In a linear function, the slope represents how steep the line is. It's a measure of change, specifically "rise over run." In the equation \( y = mx + b \), the slope \( m \) is the coefficient of \( x \). It's crucial because it tells us how to move from one point to another along the line. For the function \( f(x) = \frac{1}{2}x - 2 \), the slope \( m \) is \( \frac{1}{2} \). This means that for every 2 units you move horizontally to the right, you move 1 unit up.
Understanding slope is about recognizing this consistent rate of change.
The slope can be positive, negative, zero, or undefined:

• Positive slope: line rises as it moves to the right.
• Negative slope: line falls as it moves to the right.
• Zero slope: line is horizontal.
• Undefined slope: line is vertical.

In our example, \( \frac{1}{2} \) is a positive slope, so the line rises gently upwards.

The y-intercept of a line is where it crosses the y-axis. It's represented by \( b \) in the linear equation \( y = mx + b \). This point is vital because it gives us a starting location for graphing our line. In the function \( f(x) = \frac{1}{2}x - 2 \), the y-intercept \( b \) is equal to -2.
So, the line crosses the y-axis at the point (0, -2).
The y-intercept is the point where the value of \( x \) is 0. By plotting this point first, you establish a reference from which you can use the slope to plot additional points.
Often, students find visualizing the y-intercept straightforward as it is a definite position where any line drawn would strike the vertical axis of the graph.

Graphing a linear function involves accurately plotting its points on a Cartesian plane and drawing a line through them.
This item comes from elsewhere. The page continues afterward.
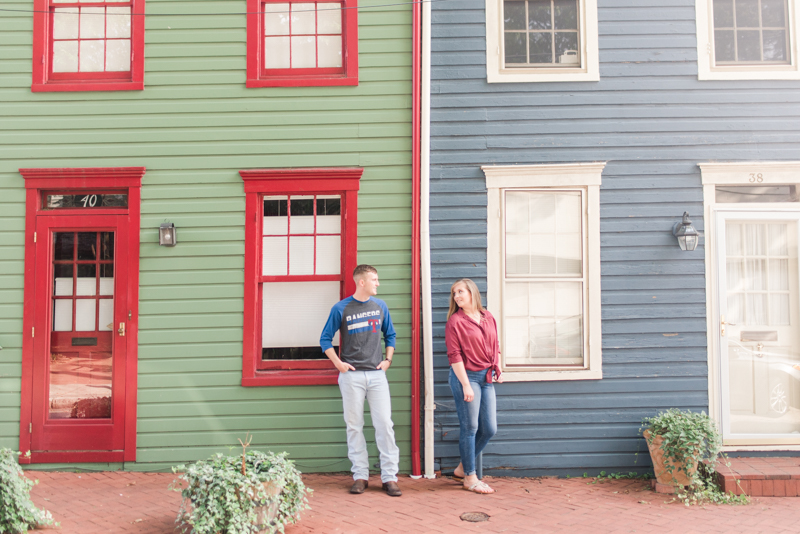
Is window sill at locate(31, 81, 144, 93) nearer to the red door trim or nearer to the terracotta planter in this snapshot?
the red door trim

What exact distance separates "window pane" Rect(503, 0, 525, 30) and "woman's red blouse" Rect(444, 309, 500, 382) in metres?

The most intuitive approach starts with plotting the y-intercept, then uses the slope to find other points. Let's go through the function \( f(x) = \frac{1}{2}x - 2 \):

• Step 1: Start with the y-intercept at (0, -2). Plot this on the y-axis.
• Step 2: Use the slope \( \frac{1}{2} \): from (0, -2), move up 1 unit (the "rise") and right 2 units (the "run") to locate the next point at (2, -1).
• Step 3: Plot the second point (2, -1).
• Step 4: Use a ruler to draw a straight line through both points.

As simple as it sounds, precision in these steps ensures accuracy. By connecting these points correctly, you visually represent the linear relationship defined by your equation. Graphing not only provides a visual aspect but also strengthens the understanding of how algebraic changes affect visual output.